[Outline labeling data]

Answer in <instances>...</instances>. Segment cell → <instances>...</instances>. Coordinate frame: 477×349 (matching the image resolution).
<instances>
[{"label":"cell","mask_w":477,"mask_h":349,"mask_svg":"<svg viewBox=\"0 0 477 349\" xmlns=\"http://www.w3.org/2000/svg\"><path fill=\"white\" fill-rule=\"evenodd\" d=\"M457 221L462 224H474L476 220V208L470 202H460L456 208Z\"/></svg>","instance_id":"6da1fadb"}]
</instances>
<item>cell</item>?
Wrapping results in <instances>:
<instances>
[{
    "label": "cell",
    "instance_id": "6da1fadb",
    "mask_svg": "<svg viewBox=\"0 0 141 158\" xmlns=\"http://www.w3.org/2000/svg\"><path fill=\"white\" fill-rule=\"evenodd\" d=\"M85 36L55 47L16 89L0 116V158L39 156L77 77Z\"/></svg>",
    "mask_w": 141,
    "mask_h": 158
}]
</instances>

**What is expected:** Quote every line of the data above word for word, leaving out nothing and changing nothing.

**Final result:**
Answer in <instances>...</instances>. Segment cell → <instances>...</instances>. Coordinate frame: 477×349 (matching the image resolution).
<instances>
[{"label":"cell","mask_w":477,"mask_h":349,"mask_svg":"<svg viewBox=\"0 0 477 349\" xmlns=\"http://www.w3.org/2000/svg\"><path fill=\"white\" fill-rule=\"evenodd\" d=\"M457 221L462 224H474L476 220V208L470 202H460L456 208Z\"/></svg>","instance_id":"6da1fadb"}]
</instances>
<item>cell</item>?
Wrapping results in <instances>:
<instances>
[{
    "label": "cell",
    "instance_id": "6da1fadb",
    "mask_svg": "<svg viewBox=\"0 0 141 158\" xmlns=\"http://www.w3.org/2000/svg\"><path fill=\"white\" fill-rule=\"evenodd\" d=\"M85 36L55 47L16 89L0 116V158L39 156L77 77Z\"/></svg>",
    "mask_w": 141,
    "mask_h": 158
}]
</instances>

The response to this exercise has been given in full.